Dynamic Reversal Zones
How It Works – Band Calculations:
Primary Bands (High Band and Low Band):
The indicator calculates a base using a simple moving average (SMA) over a user-defined period. A multiple of the standard deviation is then added and subtracted from this base to generate the high band and low band. These levels represent key areas where price has historically encountered resistance (high band) or support (low band).
Secondary Bands (Upper Band and Lower Band):
A second set of bands is calculated using a shorter SMA (the "media"). By adding and subtracting the corresponding standard deviation, the indicator forms the upper band and lower band. These secondary bands help refine the dynamic zones, pinpointing more precise reversal areas.
Signal Generation:
SELL Signal:
A sell signal is triggered when the price overshoots the upper zones (either the high band or upper band) and then reverses by closing below these levels with a bearish candle. This behavior suggests an overextension on the upside and a potential reversal.
BUY Signal:
Conversely, a buy signal occurs when the price falls below the lower zones and then recovers, with a bullish candle that closes above both the low band and the lower band. This indicates that the price has oversold and is likely to reverse upward.

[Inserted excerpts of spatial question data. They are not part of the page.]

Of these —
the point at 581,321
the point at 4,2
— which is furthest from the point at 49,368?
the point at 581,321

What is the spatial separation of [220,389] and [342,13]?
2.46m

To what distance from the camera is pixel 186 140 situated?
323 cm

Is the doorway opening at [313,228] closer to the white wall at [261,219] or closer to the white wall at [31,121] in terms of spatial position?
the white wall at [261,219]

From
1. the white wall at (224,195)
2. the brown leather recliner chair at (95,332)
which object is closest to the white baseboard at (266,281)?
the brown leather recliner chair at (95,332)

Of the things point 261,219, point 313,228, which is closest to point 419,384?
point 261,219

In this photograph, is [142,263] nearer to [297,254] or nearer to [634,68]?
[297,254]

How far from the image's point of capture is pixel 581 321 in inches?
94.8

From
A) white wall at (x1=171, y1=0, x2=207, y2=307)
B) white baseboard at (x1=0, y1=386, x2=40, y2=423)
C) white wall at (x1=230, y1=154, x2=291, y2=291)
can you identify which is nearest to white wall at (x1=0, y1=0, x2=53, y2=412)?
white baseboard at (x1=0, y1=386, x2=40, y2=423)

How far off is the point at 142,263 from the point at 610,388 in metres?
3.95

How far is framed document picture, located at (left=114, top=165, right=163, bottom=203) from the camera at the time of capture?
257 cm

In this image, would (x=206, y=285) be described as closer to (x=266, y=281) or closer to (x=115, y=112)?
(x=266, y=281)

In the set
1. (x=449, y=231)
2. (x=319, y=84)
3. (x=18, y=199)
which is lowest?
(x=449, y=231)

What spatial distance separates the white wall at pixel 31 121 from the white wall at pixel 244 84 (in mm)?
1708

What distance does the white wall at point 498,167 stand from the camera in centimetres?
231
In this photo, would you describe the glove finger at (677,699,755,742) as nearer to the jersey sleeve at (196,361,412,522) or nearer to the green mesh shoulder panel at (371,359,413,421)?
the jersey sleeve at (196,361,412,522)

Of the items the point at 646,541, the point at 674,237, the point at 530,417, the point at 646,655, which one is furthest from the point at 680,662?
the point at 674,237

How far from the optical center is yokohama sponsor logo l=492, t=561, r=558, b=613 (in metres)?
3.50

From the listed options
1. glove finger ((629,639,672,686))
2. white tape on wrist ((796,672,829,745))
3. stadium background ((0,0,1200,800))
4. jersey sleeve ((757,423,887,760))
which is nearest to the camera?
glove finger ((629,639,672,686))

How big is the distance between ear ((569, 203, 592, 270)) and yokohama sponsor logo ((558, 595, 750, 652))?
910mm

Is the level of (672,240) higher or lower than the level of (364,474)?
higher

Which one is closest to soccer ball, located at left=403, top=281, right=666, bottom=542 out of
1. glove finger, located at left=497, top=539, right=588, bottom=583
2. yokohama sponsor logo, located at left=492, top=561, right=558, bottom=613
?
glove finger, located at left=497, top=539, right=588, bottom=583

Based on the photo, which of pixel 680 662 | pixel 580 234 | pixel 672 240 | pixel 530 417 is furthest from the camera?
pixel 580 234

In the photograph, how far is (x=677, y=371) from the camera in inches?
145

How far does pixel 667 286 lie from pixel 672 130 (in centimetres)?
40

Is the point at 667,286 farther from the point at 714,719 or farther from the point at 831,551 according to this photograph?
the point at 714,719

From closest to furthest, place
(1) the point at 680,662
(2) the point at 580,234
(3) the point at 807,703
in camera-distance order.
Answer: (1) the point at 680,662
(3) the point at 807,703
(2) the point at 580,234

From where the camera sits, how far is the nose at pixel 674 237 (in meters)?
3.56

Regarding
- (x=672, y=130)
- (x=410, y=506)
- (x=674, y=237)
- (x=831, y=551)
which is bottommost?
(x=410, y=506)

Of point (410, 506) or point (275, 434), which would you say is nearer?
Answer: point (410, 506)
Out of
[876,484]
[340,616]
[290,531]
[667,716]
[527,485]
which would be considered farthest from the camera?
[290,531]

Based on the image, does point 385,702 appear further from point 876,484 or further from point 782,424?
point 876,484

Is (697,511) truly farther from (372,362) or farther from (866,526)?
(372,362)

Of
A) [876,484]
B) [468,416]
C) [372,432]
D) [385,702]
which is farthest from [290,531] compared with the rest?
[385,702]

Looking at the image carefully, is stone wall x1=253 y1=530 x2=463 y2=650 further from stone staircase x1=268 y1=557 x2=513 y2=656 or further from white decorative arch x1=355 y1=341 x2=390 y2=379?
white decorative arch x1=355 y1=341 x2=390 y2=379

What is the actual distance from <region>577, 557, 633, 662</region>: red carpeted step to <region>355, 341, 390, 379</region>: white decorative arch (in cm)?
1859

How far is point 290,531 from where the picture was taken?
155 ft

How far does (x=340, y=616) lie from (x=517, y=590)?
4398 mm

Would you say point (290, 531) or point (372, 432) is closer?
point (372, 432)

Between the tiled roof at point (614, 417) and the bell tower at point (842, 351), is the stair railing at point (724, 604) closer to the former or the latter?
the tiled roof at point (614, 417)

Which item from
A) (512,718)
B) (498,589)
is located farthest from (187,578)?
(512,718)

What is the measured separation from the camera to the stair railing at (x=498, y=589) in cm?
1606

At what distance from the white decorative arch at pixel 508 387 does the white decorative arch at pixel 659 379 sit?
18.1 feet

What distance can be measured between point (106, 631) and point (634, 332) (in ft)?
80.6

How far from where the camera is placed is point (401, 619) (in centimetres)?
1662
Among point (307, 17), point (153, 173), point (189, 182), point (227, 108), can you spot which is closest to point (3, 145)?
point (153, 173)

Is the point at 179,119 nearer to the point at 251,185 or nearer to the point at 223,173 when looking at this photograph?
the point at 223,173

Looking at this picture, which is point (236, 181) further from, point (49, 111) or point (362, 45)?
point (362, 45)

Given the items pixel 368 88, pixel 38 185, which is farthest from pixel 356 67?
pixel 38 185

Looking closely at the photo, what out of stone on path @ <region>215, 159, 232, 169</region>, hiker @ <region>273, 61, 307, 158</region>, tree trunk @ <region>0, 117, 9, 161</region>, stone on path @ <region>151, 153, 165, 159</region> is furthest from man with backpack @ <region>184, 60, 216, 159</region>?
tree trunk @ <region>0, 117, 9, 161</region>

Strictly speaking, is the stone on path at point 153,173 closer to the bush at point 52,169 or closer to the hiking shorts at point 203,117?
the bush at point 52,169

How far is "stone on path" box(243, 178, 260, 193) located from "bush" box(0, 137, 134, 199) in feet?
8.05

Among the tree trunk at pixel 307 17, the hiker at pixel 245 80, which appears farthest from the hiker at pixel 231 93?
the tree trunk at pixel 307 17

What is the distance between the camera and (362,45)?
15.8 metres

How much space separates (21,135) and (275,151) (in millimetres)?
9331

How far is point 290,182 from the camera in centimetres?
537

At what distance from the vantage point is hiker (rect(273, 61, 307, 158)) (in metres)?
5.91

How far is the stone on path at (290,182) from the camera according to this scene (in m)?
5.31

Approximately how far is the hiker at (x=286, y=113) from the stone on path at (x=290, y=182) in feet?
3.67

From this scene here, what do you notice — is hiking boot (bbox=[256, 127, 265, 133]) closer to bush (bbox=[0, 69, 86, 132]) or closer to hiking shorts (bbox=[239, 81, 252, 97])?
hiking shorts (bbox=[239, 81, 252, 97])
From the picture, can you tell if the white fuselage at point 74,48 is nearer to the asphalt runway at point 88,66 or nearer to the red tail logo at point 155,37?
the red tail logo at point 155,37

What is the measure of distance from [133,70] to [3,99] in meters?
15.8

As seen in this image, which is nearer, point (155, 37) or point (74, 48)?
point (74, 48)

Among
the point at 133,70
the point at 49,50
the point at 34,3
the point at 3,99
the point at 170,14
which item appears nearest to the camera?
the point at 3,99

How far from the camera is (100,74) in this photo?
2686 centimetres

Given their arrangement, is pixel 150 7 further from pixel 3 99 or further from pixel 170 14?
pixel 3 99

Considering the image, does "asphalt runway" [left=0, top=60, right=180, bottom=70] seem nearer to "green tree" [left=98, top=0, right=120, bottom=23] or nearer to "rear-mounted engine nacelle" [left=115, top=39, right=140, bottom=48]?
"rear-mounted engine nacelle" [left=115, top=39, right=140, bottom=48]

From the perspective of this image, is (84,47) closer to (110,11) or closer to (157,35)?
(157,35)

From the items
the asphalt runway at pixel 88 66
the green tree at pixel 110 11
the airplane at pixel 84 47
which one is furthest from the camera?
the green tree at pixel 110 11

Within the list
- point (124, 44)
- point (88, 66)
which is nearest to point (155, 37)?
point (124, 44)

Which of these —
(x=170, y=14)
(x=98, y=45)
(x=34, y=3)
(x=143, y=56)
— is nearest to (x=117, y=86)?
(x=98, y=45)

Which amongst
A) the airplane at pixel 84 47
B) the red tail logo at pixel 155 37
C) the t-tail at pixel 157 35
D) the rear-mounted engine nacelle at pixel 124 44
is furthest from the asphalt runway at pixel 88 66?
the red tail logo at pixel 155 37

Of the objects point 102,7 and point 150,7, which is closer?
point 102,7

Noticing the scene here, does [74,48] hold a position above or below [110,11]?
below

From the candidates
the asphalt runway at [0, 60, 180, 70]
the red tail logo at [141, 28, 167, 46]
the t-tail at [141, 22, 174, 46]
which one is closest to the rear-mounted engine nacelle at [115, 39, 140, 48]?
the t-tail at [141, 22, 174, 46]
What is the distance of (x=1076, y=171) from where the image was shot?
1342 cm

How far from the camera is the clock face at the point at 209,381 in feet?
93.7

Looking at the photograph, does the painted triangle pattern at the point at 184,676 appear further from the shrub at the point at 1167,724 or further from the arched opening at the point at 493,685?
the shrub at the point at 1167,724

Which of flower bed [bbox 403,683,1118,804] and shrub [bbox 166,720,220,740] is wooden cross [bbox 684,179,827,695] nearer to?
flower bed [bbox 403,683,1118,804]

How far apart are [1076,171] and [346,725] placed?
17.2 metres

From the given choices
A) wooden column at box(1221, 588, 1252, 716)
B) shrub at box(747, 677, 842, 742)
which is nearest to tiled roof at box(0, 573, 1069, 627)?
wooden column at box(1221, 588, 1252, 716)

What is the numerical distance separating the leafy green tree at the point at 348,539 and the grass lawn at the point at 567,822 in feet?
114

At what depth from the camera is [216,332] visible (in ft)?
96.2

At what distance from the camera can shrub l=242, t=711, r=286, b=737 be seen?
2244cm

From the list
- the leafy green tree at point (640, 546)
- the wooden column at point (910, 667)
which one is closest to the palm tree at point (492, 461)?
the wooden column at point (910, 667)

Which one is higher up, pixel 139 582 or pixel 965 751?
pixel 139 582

How to Use Dynamic Reversal Zones:
Identify Reversal Opportunities:
Use the dynamically calculated bands as support and resistance levels. Look for price overextensions that then reverse back within the zones to identify potential trade entries.
Entry and Exit Strategies:
For BUY entries, consider entering after a confirmed bullish reversal when the price recovers from oversold conditions. For SELL entries, wait for a bearish reversal from an overextended high. Placing stop losses just beyond the respective zone boundaries helps manage risk.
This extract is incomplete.